The Aussie fell as low as US91.60¢, taking it to near three-year lows, as currency buyers returned to the safe-haven greenback in droves.
The Aussie dollar wasn’t the only one in for a wild ride, with share investors in the US and Europe seeing big falls.
The slips came after falls on Thursday prompted by indications from US Federal Reserve chairman Ben Bernanke that America’s massive stimulus program is starting to wind down.

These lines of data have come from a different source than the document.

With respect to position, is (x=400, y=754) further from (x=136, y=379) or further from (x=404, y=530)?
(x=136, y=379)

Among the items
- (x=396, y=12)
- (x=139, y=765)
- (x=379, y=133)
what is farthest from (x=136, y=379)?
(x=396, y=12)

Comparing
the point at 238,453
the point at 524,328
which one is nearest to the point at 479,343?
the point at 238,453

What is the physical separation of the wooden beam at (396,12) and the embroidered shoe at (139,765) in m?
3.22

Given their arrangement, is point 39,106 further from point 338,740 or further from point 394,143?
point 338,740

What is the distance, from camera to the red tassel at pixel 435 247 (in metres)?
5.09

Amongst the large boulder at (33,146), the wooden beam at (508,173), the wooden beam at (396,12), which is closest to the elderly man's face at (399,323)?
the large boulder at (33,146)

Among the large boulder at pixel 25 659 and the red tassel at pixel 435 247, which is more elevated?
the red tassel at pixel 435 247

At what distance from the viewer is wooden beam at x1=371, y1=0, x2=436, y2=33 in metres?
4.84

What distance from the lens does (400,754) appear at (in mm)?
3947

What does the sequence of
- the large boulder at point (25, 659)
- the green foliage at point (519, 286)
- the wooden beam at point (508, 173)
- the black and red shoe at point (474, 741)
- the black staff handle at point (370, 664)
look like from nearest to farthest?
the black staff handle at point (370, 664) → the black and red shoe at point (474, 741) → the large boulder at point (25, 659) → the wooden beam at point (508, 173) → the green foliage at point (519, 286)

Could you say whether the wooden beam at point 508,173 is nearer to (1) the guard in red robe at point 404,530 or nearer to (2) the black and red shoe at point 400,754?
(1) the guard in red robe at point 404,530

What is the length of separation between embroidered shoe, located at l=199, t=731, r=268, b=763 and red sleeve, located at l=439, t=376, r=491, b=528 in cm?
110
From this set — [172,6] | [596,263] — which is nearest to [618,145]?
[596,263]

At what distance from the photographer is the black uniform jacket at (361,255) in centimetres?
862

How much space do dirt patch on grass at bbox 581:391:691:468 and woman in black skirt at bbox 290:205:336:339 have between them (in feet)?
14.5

Australian dollar vs US dollar, March to June 2013Source: afr.com
New US economic data backs the Fed’s view that America is starting to get back on its feet, with home re-sales hitting levels not seen since 2009 and indicators that factory activity is picking up.
With the US stimulus program drawing to a close, “the market has had its safety blanket taken away”, Chris Wyllie, chief investment officer at London wealth manager Iveagh, told Reuters.
Adding to investor jitters, overnight HSBC released its China PMI (Purchasing Managers’ Index) data with a reading of 48.3 for June, down from 49.2 in May, indicating Chinese manufacturing may be slowing faster than some analysts had expected.
In morning trading the Australian dollar had recovered some ground against the greenback, climbing back over US92¢ to sit at US92.04¢ at 8am.
But global equities bled, with the Dow closing down 2.34 per cent at 14758.32, and the FTSE dropping a massive 2.98 per cent to close at 6159.51.
European shares fared ever worse, with Germany’s DAX falling 3.28 per cent and France’s CAC index dropping 3.66 per cent.
On Thursday the S&P ASX 200 closed down shares 2.12 per cent at 4758.4. Shares are expected to fall again at open on Friday, with the SPI 200 futures index down 1.7 per cent at 8am.